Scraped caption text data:
%%
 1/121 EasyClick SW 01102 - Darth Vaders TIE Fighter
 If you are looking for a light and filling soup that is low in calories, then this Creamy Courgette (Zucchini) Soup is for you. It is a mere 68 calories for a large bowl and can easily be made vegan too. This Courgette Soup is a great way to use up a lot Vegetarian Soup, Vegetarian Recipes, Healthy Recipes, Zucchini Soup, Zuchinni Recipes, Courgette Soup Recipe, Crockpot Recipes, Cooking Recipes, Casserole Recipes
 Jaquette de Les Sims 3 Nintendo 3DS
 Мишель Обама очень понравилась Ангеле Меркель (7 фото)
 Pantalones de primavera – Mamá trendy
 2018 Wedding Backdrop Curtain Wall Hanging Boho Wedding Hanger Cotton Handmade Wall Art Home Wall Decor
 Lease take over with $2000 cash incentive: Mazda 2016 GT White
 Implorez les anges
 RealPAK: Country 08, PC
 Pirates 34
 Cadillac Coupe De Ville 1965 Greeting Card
%%
%%
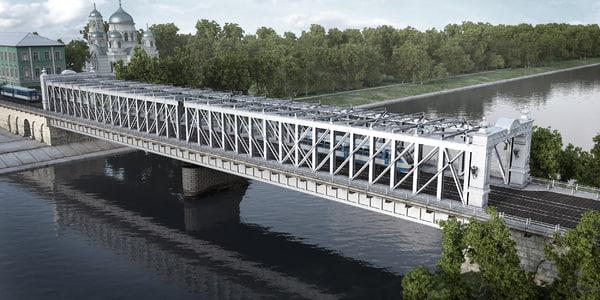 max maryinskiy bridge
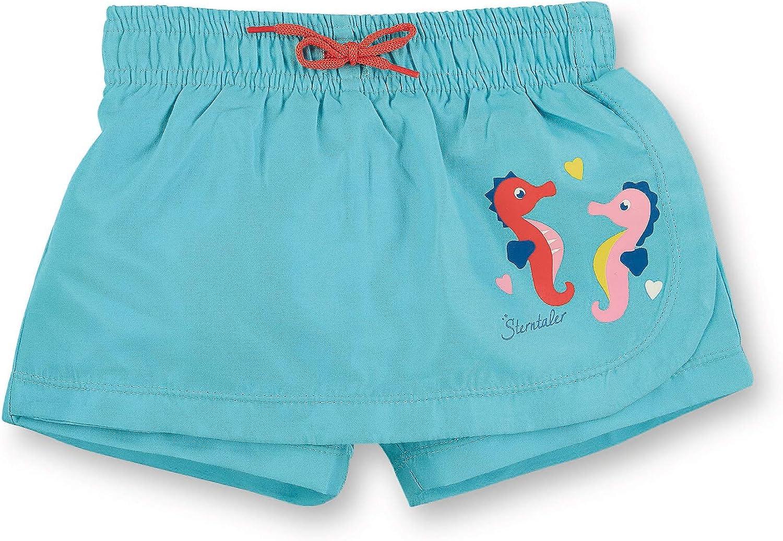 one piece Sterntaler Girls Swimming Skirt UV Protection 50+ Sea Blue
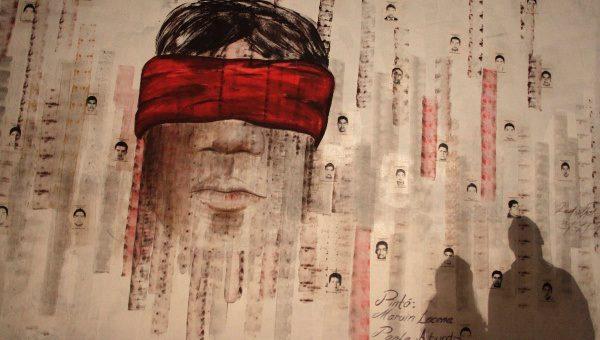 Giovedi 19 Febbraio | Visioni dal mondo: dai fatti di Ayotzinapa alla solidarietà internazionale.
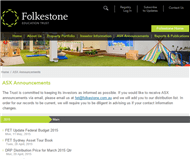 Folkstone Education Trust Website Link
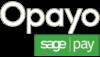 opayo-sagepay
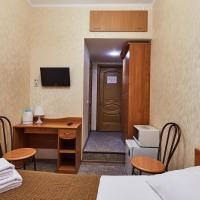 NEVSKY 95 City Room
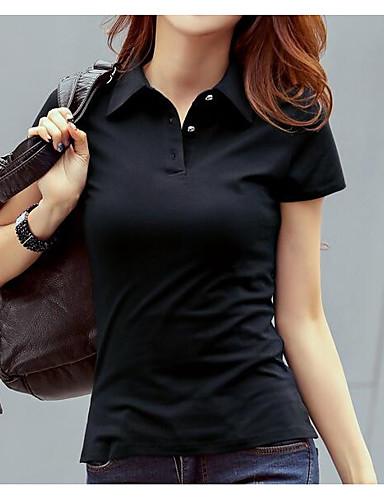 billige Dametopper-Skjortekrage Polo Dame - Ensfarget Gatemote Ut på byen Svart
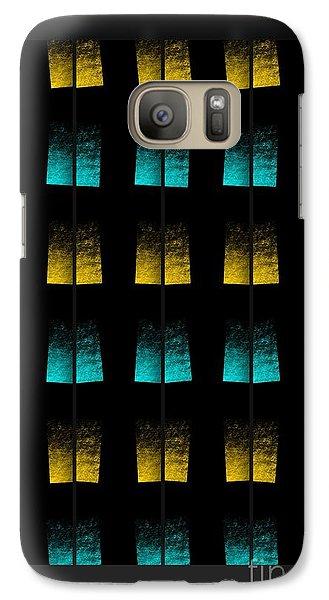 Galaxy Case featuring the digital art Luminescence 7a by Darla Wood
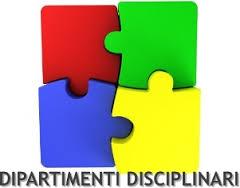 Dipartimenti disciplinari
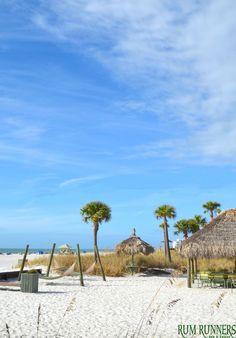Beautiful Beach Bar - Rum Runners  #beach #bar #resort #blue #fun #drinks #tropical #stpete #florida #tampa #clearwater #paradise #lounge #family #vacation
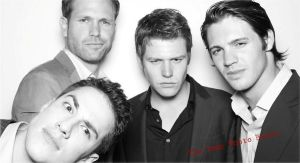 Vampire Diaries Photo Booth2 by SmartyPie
%%
• Task directions:
Each line in the entries above, starting at the line with "Мишель Обама очень" and ending at the line with "Cadillac Coupe De Ville 1965 Greeting Card", is to be printed exactly, and only those lines.

• Completed task:
 Мишель Обама очень понравилась Ангеле Меркель (7 фото)
 Pantalones de primavera – Mamá trendy
 2018 Wedding Backdrop Curtain Wall Hanging Boho Wedding Hanger Cotton Handmade Wall Art Home Wall Decor
 Lease take over with $2000 cash incentive: Mazda 2016 GT White
 Implorez les anges
 RealPAK: Country 08, PC
 Pirates 34
 Cadillac Coupe De Ville 1965 Greeting Card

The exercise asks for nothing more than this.